The aluminum-lattice "hive" of the UK Pavilion at Milan Expo 2015, designed by Wolfgang Buttress.
Courtesy Blaine Brownell The aluminum-lattice "hive" of the UK Pavilion at Milan Expo 2015, designed by Wolfgang Buttress.

Since the Industrial Revolution, materials such as iron and steel have been inextricably connected to images of hulking, fire-spitting factories churning out parts elements for ships and skyscrapers. But these substances have evolved far beyond early manifestations. More than a century later, in 1960, architectural critic Reyner Banham wrote, "We have already entered the Second Machine Age, the age of domestic electronics and synthetic chemistry, and can look back on the First, the age of power from the mains and the reduction of machines to human scale, as a period of the past.” Now there is evidence that metal technology is undergoing yet another major shift—with profound consequences for future design and construction.

One transformation pertains to energy conservation. Steel is one of the most widely utilized and materials today, and its manufacturing represents about 12 percent of the world's energy consumption. One new method aimed at improving this situation originates from an unlikely source: Henry Bessemer, the British inventor of the process for mass-producing steel in the mid-19th century. Long before concerns about global warming arose, he realized there could be a much more efficient steel-making process than his original one, in which heavy ingots of steel required additional energy-consuming heating and forming.

Task to carry out:
Please answer these from the article on metals:
(a) In what year did Reyner Banham write about the Second Machine Age?
(b) Roughly what share of the world's energy consumption goes to steel manufacturing?
(c) Who designed the aluminum-lattice "hive" of the UK Pavilion at Milan Expo 2015?
None of the data has any bearing on the article on metals.

Source data:
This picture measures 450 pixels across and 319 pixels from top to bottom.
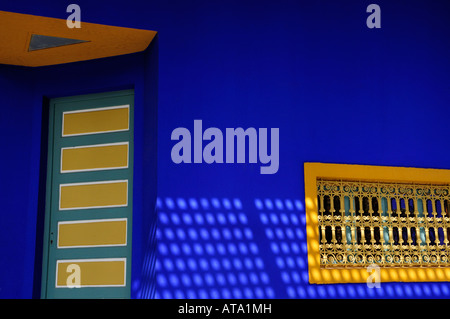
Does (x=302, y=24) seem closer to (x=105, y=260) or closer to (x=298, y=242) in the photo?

Task response:
(a) 1960
(b) About 12 percent
(c) Wolfgang Buttress